Re: Once again...ID

George Murphy (
Mon, 27 Apr 1998 10:56:16 -0400

Bill Hamilton wrote:
> At 09:53 AM 4/27/98 -0400, Howard J. Van Till wrote:
> >Moorad to Bill:
> >
> >"I have a hard time understanding why people find it difficult to define
> >design. It reminds me of fish arguing about the definition or existence of
> >water. We are imbedded amongst designed objects that is why it is hard to
> >notice. Everything is designed!!"
> [Howard's response -- with which I agree -- snipped]
> >
> Moorad, you have identified one of the chief problems with attempting to
> discern design in nature. If everything is designed -- and I agree that it
> is -- then distinguishing designed from undesigned objects is difficult,
> because we have no idea what an undesigned object might be like. We have no
> examples.
> The task of discerning design in nature may be further complicated by a
> tendency to confuse several sorts of design: the fundamental design of the
> properties of entities in nature that God does, the descriptive laws that
> we derive by our own investigations, and the sort of design that we humans
> do.
> God designs the very rules by which things function. Science is an
> enterprise that seeks to discover the laws by which entities in nature
> function. But the laws we discover are at best approximations that will be
> superseded by the results of later investigations. Sometimes, as in the
> case of Newtonian mechanics, the earlier laws are first-order
> approximations of later discoveries. In other cases -- phlogiston theory,
> N-rays, etc., they are just plain wrong. So our efforts as scientists
> should be viewed with considerable caution if our objective is to learn
> about how God designs things -- more is yet to be learned. Better to go to
> sources where He speaks plainly -- the Scriptures -- and better to listen
> to the Holy Spirit's illumination of the Scriptures. And when we do that
> we ought to be striving to understand what God chooses to tell us rather
> than trying to see what other issues that are of interest to us we can
> stretch it to apply to.
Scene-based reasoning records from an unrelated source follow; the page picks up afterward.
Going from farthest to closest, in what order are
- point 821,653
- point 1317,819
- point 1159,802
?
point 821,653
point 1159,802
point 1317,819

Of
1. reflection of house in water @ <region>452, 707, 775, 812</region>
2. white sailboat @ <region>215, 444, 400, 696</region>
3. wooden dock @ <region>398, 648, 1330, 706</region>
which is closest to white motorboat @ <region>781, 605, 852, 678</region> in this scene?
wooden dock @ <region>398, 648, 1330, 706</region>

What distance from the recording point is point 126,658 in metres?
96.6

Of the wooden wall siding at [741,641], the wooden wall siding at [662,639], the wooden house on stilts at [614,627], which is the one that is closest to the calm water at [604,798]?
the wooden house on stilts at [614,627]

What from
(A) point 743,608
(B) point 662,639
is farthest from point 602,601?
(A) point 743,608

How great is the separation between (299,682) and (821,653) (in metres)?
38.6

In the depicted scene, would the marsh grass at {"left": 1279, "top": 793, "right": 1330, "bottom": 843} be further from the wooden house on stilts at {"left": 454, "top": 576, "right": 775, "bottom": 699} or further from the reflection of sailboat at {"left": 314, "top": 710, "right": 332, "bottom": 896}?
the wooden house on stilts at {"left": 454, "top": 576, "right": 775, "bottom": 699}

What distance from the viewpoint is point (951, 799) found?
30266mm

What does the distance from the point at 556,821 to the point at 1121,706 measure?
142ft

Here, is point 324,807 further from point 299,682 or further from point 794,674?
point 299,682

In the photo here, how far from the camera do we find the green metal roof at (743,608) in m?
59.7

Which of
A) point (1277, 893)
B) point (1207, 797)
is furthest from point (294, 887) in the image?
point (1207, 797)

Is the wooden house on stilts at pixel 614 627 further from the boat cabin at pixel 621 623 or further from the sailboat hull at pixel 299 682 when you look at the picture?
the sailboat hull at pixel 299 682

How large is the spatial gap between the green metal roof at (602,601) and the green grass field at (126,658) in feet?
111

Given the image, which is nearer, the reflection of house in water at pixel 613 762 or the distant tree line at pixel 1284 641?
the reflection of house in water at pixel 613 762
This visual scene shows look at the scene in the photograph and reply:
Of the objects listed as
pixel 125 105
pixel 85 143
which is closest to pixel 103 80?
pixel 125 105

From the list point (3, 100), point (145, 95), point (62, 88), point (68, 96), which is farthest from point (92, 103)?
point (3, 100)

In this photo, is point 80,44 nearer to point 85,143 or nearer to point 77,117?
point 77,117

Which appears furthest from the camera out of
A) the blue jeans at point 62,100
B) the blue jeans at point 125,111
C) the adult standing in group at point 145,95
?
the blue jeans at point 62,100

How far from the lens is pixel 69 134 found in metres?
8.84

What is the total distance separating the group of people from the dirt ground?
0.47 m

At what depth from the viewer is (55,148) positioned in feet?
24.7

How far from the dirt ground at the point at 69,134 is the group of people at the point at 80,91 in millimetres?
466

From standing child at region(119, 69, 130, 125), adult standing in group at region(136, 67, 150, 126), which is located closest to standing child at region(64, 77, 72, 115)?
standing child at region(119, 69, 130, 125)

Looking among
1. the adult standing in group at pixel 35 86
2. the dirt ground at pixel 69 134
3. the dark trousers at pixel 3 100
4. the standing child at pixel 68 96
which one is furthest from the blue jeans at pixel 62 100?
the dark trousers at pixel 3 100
Our methods of design as human beings are quite
> different from God's, if for no other reason than that our designs are
> simply rearrangements and applications of what God has already designed.

Yes, & we can go further if we pay attention to what Scripture
tells us about God's purpose for creation, the Incarnation of the Word
(Eph.1:10). That suggests that a rationally ordered universe and the
evolution of intelligent life are parts of God's design leading to the
accomplishment of that ultimate purpose. OTOH, there is no reason to
insist that the intelligent life which would evolve & in which the
Incarnation would occur would be on our particular planet, or that it be
bipedal &c. So the development of terrestrial _homo sapiens_ need not
be seen as essential to God's purpose.
& of course this provides no independent ID argument for God
because it _starts_ from belief in the God revealed in Christ.
Anthropic Principle & design arguments are quite different - & more
honest - if explicitly set within that context.